A few notes on these flags:

  • --tool-call-parser mistral
    Keeps tool-calling compatible with how Devstral/Vibe expect function calls to be formatted.

  • --enable-auto-tool-choice
    Lets the model automatically decide when to call tools instead of hard-coding them.

  • --tensor-parallel-size 4
    Splits the model across 4 GPUs so you don’t need a single massive card.

  • --max-model-len 128000
    Bumps the context window while still staying within the practical limits of your VRAM.

  • --gpu-memory-utilization 0.9
    Pushes each GPU close to its memory limits so the model fits on smaller hardware.

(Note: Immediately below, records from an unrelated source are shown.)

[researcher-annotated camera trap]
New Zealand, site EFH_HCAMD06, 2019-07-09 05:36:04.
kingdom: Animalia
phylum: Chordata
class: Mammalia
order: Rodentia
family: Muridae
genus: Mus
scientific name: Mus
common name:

Once running, vLLM exposes an OpenAI-compatible endpoint at:

http://YOUR-IP:8000/v1

This is exactly what Vibe expects.


📝 Step 2 — Configure Vibe to use your local model

Install and run Vibe CLI, this will create a configuration file:

~/.vibe/config.toml

And add:

[[providers]]
name = "vllm"
api_base = "http://some-ip:8000/v1"
api_key_env_var = ""
api_style = "openai"
backend = "generic"

[[models]]
name = "Devstral-2-123B-Instruct-2512"
provider = "vllm"
alias = "vllm"
temperature = 0.2
input_price = 0.0
output_price = 0.0

Explanation

  • api_base — Points Vibe to your local vLLM server
  • api_key_env_var = "" — vLLM does not require authentication
  • api_style = “openai” — tells Vibe to speak OpenAI-formatted requests
  • backend = “generic” — required for non-Mistral providers
  • input/output pricing — set to zero for local usage
  • alias — lets you call your model simply as vllm inside Vibe

▶️ Step 3 — Run Vibe with your local model

Now you can select the model in Vibe:

/model

And you now should be able to see vllm as a provider.

Vibe model select screenshot


🎉 Result

With this small configuration file, Vibe works perfectly with vLLM or could work with any other OpenAI compatible endpoint.